A step-by-step guide for using DirectX 12 LinAlg Matrix to run MLP inference and training with the MiniDXNN library (include/minidxnn/hlsl/mlp.hlsl).


Table of Contents

  1. Prerequisites & Installation
  2. Creating a D3D12 Context with Experimental Features
  3. Feature Support Check
  4. Preparing Weight Matrices for LinAlg Matrix
  5. Preparing Bias Vectors
  6. Compiling Compute Shaders with SM 6.10
  7. Using mlp.hlsl for Inference
  8. Using mlp.hlsl for Training
  9. Source Code Reference Map

Prerequisites & Installation

1. GPU Driver

Install a driver that supports Shader Model 6.10 and LinAlg Matrix:

2. Windows Developer Mode

LinAlg Matrix requires experimental shader models, which requires Windows Developer Mode.

  1. Open Settings → Update & Security → For developers
  2. Enable Developer Mode

See Microsoft's guide for details.

3. Agility SDK

MiniDXNN uses Agility SDK 1.721-preview to access the latest D3D12 features. The SDK is auto-downloaded by CMake when building this project (placed in third_party/gfx_dep/gfx/third_party/).

If integrating manually, download the NuGet package and place the D3D12 runtime DLLs (D3D12Core.dll, d3d12SDKLayers.dll) in a D3D12/ subdirectory next to your executable.

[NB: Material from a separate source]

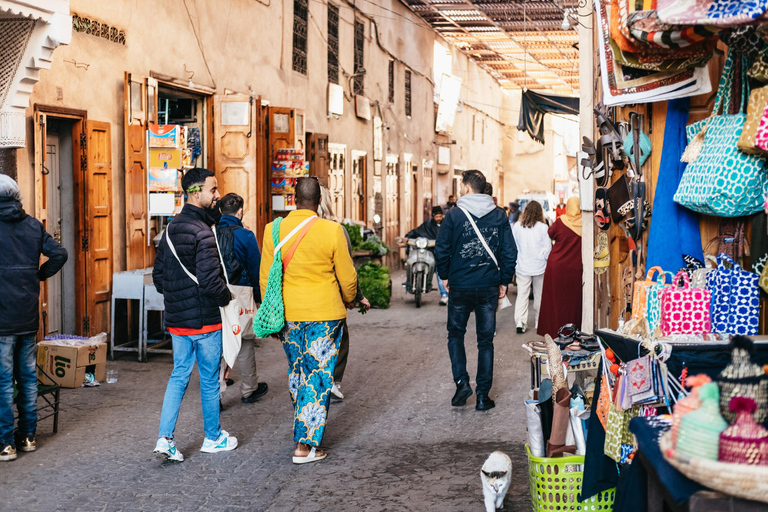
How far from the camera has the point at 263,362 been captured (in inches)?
377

4. DirectX Shader Compiler (DXC)

Download DXC v1.10.2605.4 or later. This version supports SM 6.10 and the dx/linalg.h system header.

Compile with:

dxc -I ./include/hlsl -T cs_6_10 -enable-16bit-types my_shader.hlsl

Note: The -I path must include the directory containing dx/linalg.h, which ships with DXC 1.10+.

5. Build MiniDXNN

git clone --recursive https://github.com/amdadvtech/MiniDXNN.git
cd MiniDXNN
cmake -B build
cmake --build build --config Release

Creating a D3D12 Context with Experimental Features

As of early 2026, LinAlg Matrix requires enabling experimental shader models before device creation.

Raw D3D12 API

#include <d3d12.h>

// Must be called BEFORE ID3D12Device creation
HRESULT enableExperimental()
{
    UUID features[] = { D3D12ExperimentalShaderModels };
    return D3D12EnableExperimentalFeatures(
        _countof(features), features, nullptr, nullptr);
}

// Then create the device normally
ComPtr<ID3D12Device> device;
D3D12CreateDevice(adapter, D3D_FEATURE_LEVEL_12_0, IID_PPV_ARGS(&device));

⚠️ Windows Developer Mode must be enabled, or D3D12EnableExperimentalFeatures will fail.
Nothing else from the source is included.